Tropico 4 Review
This tropical paradise is great fun for strategy gamers, as long as El Presidente is kept happy
Throughout the missions, players will be faced with a fairly large number of objectives. Some are key to winning the mission (and are presented as such), while others are secondary and only serve to boost your income or political relations. The island’s population is once again composed of a number of parties, from the environmentalists to nationalists and communists. Many of these parties will constantly update you with their needs and demands, and provide optional objectives that, if completed, would boost the respect of that party. However, if a party has a small following, completely ignoring them is OK too, as it won’t affect the election results much. Foreign leaders will also provide you with tasks, and they function much in the same way.
Some objectives are reasonable, like building a few new farms or increasing the number of troops on the island, while others are a bit wild, like asking you to build a $50k structure. Players will have to choose wisely – not only because there is a limit on how many tasks can be active at once, but also because there is no way to dismiss them once agreed. The former is OK, as tasks that you aren’t able to accept will remain on the map until you dismiss them, and if you already satisfy the request, the objective will be completed as soon as it’s accepted. On the other hand, there is no way to dismiss objectives that you’ve already accepted, so you may oftentimes find yourself stuck with things you can’t or don’t want to do. In one mission, two farms were requested by the communist party. Figuring it an easy task, after accepting you’ll come to realize that for the particular mission, farms aren’t actually available to be built. It goes to show that the objectives are mostly random, and it’s frustrating not being able to dismiss them.

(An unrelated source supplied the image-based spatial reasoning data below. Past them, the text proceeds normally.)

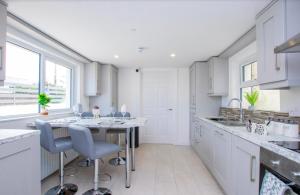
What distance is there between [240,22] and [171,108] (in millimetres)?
3367

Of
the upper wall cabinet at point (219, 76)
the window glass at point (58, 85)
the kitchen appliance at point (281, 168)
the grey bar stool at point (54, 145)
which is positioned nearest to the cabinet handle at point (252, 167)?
the kitchen appliance at point (281, 168)

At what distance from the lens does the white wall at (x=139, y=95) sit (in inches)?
201

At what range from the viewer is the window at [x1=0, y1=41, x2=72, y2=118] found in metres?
2.36

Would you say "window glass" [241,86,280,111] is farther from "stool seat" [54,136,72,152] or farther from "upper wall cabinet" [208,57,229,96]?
"stool seat" [54,136,72,152]

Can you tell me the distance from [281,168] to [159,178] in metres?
1.96

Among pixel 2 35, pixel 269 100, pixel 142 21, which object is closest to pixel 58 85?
pixel 2 35

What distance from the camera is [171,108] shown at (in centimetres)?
522

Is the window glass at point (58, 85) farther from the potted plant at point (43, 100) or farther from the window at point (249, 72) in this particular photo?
the window at point (249, 72)

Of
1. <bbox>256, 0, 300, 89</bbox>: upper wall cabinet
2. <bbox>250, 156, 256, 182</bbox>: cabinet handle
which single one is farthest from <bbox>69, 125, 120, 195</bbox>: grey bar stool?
<bbox>256, 0, 300, 89</bbox>: upper wall cabinet

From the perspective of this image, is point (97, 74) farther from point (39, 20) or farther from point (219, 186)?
point (219, 186)

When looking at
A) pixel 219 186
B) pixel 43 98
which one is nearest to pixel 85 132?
pixel 43 98

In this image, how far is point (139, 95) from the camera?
5.25 metres

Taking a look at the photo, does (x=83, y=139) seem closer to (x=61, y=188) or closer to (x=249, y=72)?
(x=61, y=188)

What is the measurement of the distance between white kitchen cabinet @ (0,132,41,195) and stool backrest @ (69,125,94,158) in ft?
1.39
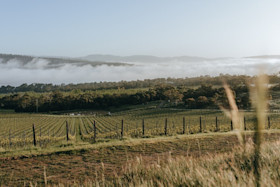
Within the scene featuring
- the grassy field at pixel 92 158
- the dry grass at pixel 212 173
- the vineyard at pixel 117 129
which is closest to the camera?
the dry grass at pixel 212 173

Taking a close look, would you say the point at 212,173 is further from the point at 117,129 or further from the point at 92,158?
the point at 117,129

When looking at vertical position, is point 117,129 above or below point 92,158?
below

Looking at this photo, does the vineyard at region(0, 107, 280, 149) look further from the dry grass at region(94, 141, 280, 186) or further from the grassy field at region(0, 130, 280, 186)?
the grassy field at region(0, 130, 280, 186)

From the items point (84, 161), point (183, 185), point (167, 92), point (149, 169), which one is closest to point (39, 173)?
point (84, 161)

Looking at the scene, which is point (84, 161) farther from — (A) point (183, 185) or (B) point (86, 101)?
(B) point (86, 101)

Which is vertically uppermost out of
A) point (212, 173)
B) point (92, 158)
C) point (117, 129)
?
point (212, 173)

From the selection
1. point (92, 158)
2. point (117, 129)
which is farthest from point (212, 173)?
point (117, 129)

Issuing edicts (laws) is still a unique part of the Tropico experience, though things have been tweaked a bit. In order to issue edicts in most of the categories, a Ministry must first be built and acceptable leaders selected from the population (or hired). This is a neat addition, though after completing your hires, there is no longer term impact as all edicts are now available to be issued. Much like before, these range from dictatorial tactics of martial law to the nice senior citizen pension programs. Issuing edicts often has an effect on the general happiness of the population. However, unlike the happiness of political parties, the users aren’t able to see what modifiers are causing the mood. For example, a player can find out why a certain nation or political party hates or loves them, with various modifiers to look at. On the other hand, it’s impossible to know why exactly your population is extremely unhappy with their liberties and medical options.
Keeping the populace happy is just a minor point to the ultimate goal of having a large amount of money. The economy in the game is decently balanced, and players can track their expenses and adjust public services as necessary. Difficulty of financial upkeep is mitigated somewhat by purely random monetary donations from USSR and USA, which are always enough to keep your economy afloat. There’s little reason given to these donations, other than being a staple feature of the series, but it makes the newly introduced Europe, China, and Middle East feel undermined and like just another source of tasks to complete. Even if your relationship with one or two countries completely deteriorates (difficult to do on its own right), there’s no impact on the game, at least not in the many hours played during the missions. A takeover is possible, but you need to have extremely poor relations and no support from everyone else for it to happen – in which case you’re simply greeted with a Game Over screen.
In what has become a rare and well created aspect of the franchise, the citizens of Tropico 4 are indeed alive and personable. Every little person on the island has a life, and clicking on them reveals a wealth of personal information. Their home, income, thoughts, family tree, and much more. This is the kind of stuff that even the Sims would be jealous of, let alone other RTS titles. Players can interact with that information as well, mostly in choosing a way to dispatch of a troublemaker citizen.